Monday, May. 01, 1978
What Can Be Done About Terrorism?
How nations can prevent terrorism, a question raised anew by the kidnaping of Aldo Moro, has become an even more urgent matter for Western industrial democracies. Dictatorships of either left or right have police-state forces to control terrorists--and no qualms about brutally using that power. But democracies must walk a thin line between maintaining security and preserving civil rights, both for terrorists and for innocent citizens who would be affected by antiterrorist clampdowns. In an increasingly technological age, warns Washington Psychologist Frank Ochberg, "we are getting more vulnerable every year."
A basic goal of modem urban terrorists is to provoke a repressive response from governments, and thereby alienate the populace, or, if the government does nothing, to underscore its ineffectiveness. Repressive measures become tempting only as terrorism grows in frequency and scale through success. Thus experts argue that one way to control terrorism--eliminating it entirely would appear to be impossible--is for a government to declare a strong, stated policy of how it will respond to terrorism, and then, when it occurs, move swiftly, firmly and with the confidence of its people.
Experts on terrorism are generally agreed on the main points of an effective counterterror strategy. Among them:
International Cooperation. It is evident that Italy's Red Brigades have ties to West Germany's Red Army Faction, the Japanese Red Army and radical Palestinian groups. Hence, for the sake of survival, states threatened by terrorists need to develop new, transnational means of dealing with a common enemy. Some steps in this direction have been taken. Virtually every police force in Western Europe cooperated with the West Germans in trying to track down the killers of Industrialist Hanns-Martin Schleyer last fall. Shortly after the Moro kidnaping, the Interior Ministers of West Germany, Italy and Switzerland met secretly in Bern to discuss ways of increasing cooperation among their antiterrorist forces.
Intelligence and Communication.
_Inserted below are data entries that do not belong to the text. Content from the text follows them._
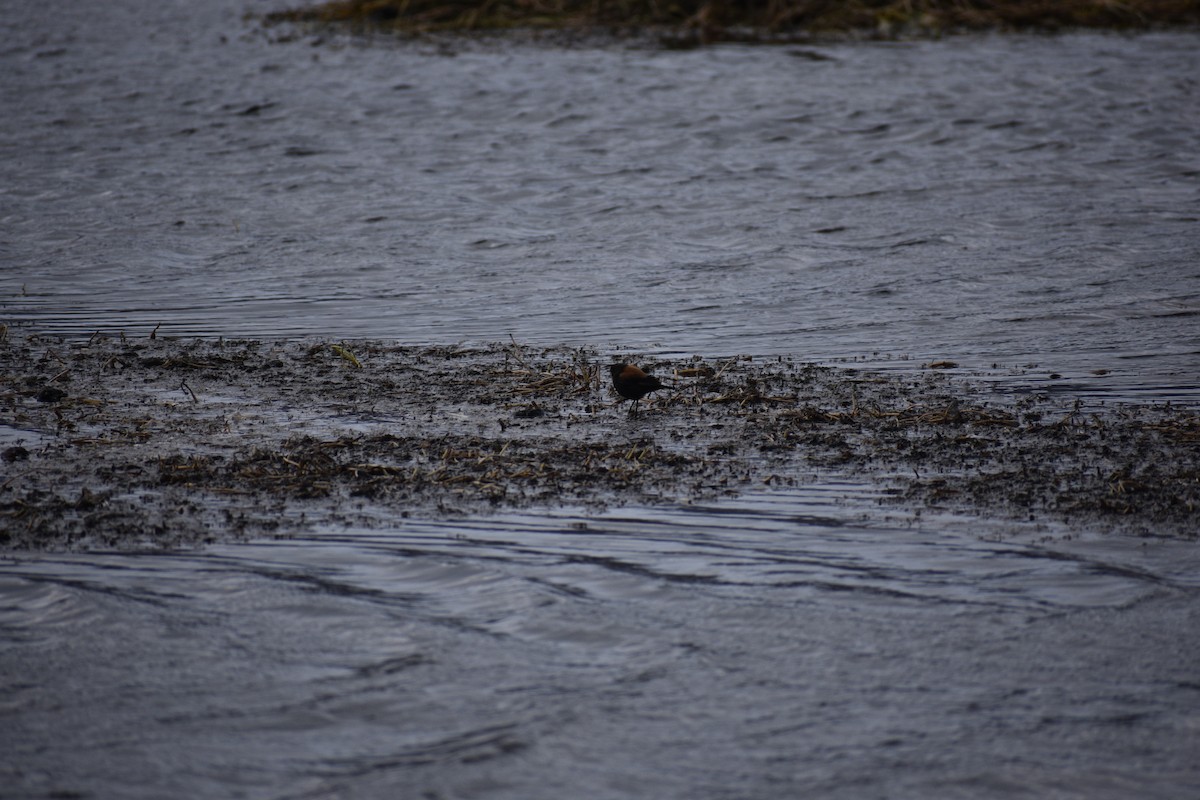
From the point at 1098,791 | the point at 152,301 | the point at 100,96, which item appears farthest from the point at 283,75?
the point at 1098,791

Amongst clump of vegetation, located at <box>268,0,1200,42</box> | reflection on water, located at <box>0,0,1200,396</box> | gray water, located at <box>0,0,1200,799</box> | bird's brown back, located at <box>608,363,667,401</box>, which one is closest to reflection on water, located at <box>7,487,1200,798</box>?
gray water, located at <box>0,0,1200,799</box>

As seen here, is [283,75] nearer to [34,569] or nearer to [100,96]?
[100,96]

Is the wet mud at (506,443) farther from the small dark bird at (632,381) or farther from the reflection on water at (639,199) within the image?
the reflection on water at (639,199)

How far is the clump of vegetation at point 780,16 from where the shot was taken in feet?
74.2

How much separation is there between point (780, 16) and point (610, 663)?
21087mm

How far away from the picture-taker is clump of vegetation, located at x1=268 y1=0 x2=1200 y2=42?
74.2 ft

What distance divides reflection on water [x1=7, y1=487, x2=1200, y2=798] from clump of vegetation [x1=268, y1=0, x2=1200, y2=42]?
19.0 m

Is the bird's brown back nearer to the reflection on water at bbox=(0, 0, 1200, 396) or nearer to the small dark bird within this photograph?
the small dark bird

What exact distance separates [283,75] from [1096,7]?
14619 millimetres

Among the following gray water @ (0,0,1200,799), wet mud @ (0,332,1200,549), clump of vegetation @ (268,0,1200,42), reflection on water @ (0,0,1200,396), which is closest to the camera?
gray water @ (0,0,1200,799)

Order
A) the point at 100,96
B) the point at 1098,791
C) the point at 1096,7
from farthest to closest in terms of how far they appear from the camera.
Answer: the point at 1096,7, the point at 100,96, the point at 1098,791

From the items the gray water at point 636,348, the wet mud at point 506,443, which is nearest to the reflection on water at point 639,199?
the gray water at point 636,348

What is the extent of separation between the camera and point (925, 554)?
14.9ft

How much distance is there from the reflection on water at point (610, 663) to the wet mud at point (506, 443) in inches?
11.4
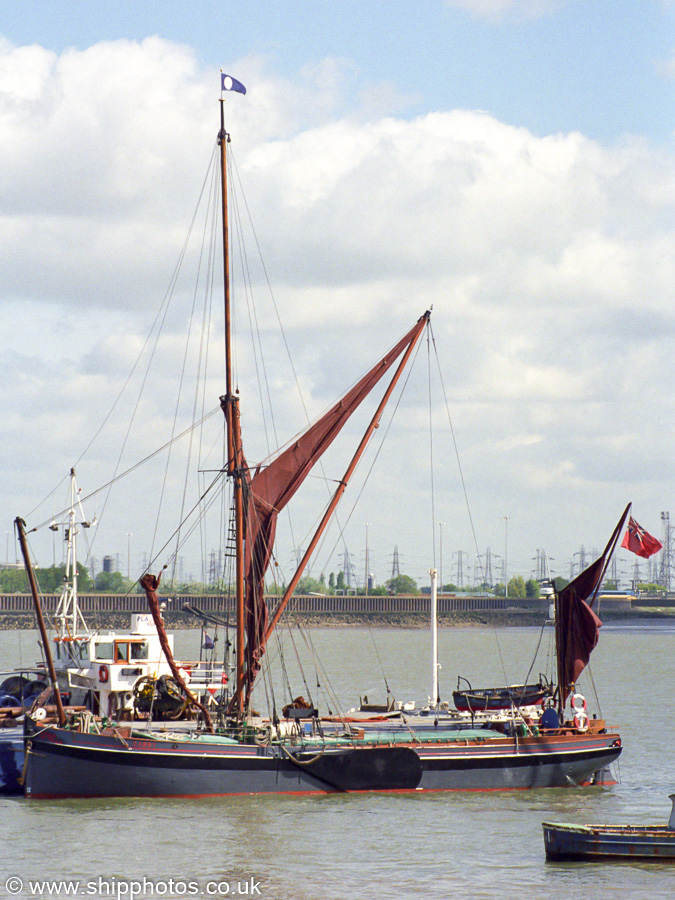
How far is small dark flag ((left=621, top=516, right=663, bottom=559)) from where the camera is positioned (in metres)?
42.2

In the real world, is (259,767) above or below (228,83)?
below

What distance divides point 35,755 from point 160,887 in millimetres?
10329

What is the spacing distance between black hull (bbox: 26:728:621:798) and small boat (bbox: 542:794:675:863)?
29.8 ft

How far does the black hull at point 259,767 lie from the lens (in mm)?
35812

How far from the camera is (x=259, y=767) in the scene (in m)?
36.4

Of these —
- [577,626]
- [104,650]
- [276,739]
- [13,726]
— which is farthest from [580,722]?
[13,726]

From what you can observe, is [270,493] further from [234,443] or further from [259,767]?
[259,767]

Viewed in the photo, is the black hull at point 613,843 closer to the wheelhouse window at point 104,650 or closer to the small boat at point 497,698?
the small boat at point 497,698

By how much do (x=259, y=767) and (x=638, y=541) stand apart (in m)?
15.7

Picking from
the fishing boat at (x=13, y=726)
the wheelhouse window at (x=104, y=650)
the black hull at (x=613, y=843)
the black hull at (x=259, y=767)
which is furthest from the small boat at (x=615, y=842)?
the wheelhouse window at (x=104, y=650)

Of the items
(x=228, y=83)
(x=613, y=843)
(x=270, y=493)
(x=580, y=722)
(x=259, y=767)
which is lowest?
(x=613, y=843)

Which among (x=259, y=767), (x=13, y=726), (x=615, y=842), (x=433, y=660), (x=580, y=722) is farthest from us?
(x=433, y=660)

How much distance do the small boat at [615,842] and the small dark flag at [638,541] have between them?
48.0 feet

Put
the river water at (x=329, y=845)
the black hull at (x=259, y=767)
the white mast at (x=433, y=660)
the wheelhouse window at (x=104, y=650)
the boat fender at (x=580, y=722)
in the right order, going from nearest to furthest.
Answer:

Effective counterinsurgency is based on good intelligence. Unfortunately, police have found it difficult to infiltrate terrorist cells, partly because new recruits may be forced to commit criminal acts as proof of their zeal. "They are more conspiratorial than KGB agents," says an official in Hamburg. Nonetheless, terrorism can still be foiled by innovative measures. West Germany, for instance, has developed a new system, known as Zielfahndung (target search): teams of police officers select groups of suspects from computer rosters and follow them to learn habits, weaknesses, friends and hangouts, to the point that they can almost predict what the suspects can do or intend to do. As a result, since 1971, police have arrested more than 200 people suspected of being terrorists.
No Concessions. Perhaps terrorism's most powerful ally is universal fear: any innocent traveler or bank customer may suddenly become a hostage. Despite the powerful emotions evoked by the plight of civilian hostages, however, virtually all experts agree that it is better in the long run for a society to refuse to negotiate or to surrender to terrorist demands. Observes Heyward Isham, director of a U.S. Government interagency group set up against terrorism: "A posture of making no concessions to demands may seem coldblooded. But the minute they think they can blackmail you, it leads to an endless chain of demands."
Tough Laws, Tough Penalties. Despite the horrors terrorists have inflicted on Western Europe, the punishment imposed by courts has been surprisingly light. A Rand Corp. study covering the years 1968 to 1976 indicated that terrorists had an almost 80% chance of evading death or imprisonment for their crimes. Stanley Hoffmann, professor of government at Harvard, believes that terrorists have been let off easier because of the "they're all pampered children of the middle class" theory. He is struck by the fact that so many terrorist acts have taken place in West Germany, Italy and Japan, the three defeated Axis powers of World War II. Among the disaffected youth of these countries, he suggests, "there is a sense of shame and disgust with the older generation who rose to prosperity on the bones of a lot of people and won't admit it."
That may be, but it is also true that in all three nations totalitarianism left such a scar that postwar laws were purposely soft. Only recently, to meet a full-flood epidemic of terrorism, has any of the three enacted tougher legislation. West Germany tightened its criminal laws to give police broader search and seizure powers. In Italy, under an emergency decree, terrorist prisoners can be held for up to 24 hours without access to legal aid.
Some contend that the most effective way to control terrorism is to cure the social conditions that inspire today's nihilism--such as unemployment (especially among the young) and a distant, insensitive bureaucratic government. Italian Sociologist Giovanni Statera argues that the alternative of "trying to shore up state institutions by passing repressive antiterrorist laws is like trying to cure a cancerous tumor with hot-water packs." Still, it remains to be seen whether efforts to eradicate economic injustice in a democratic manner would solve the present problem; it is not, after all, the have-nots who are taking to terrorism now. The militant zealots of the Red Brigades and the Red Army Faction are largely middle-class youths. Since they offer no program but destruction, it seems unlikely that even significant social and economic improvements would satisfy them. In their case, the democratic imperative is to isolate them from the rest of society without destroying them--and society--by counterterror created out of terror.